--- START ---
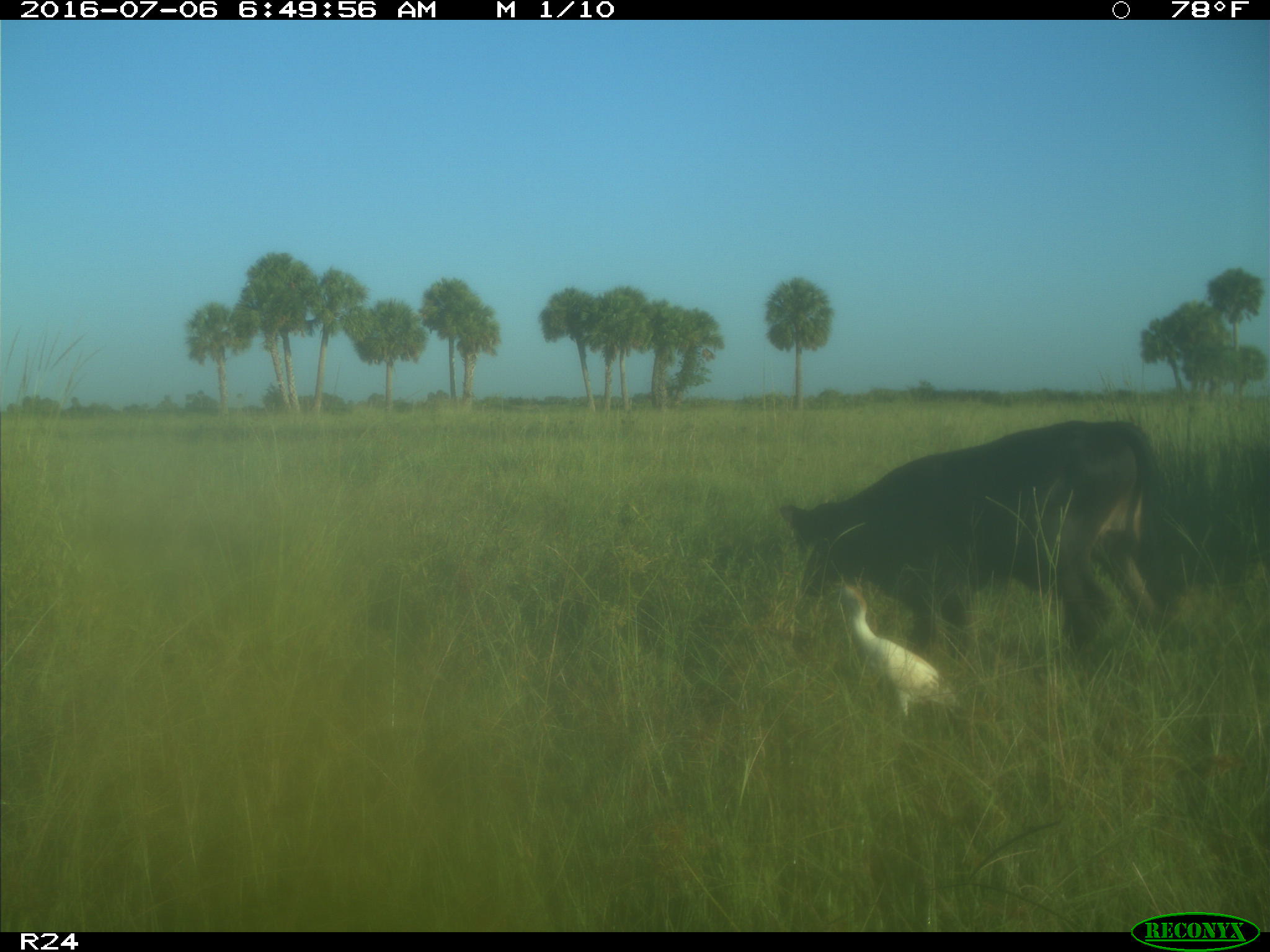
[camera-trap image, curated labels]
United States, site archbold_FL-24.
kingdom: Animalia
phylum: Chordata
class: Mammalia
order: Artiodactyla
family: Bovidae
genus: Bos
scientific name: Bos taurus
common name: domestic cow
--- END ---
◆ **WORK INSTRUCTIONS**: Pictures do not go in the copy; print every entry exactly as it stands.

◆ **OUTPUT OF THE TASK**:
[camera-trap image, curated labels]
United States, site archbold_FL-24.
kingdom: Animalia
phylum: Chordata
class: Mammalia
order: Artiodactyla
family: Bovidae
genus: Bos
scientific name: Bos taurus
common name: domestic cow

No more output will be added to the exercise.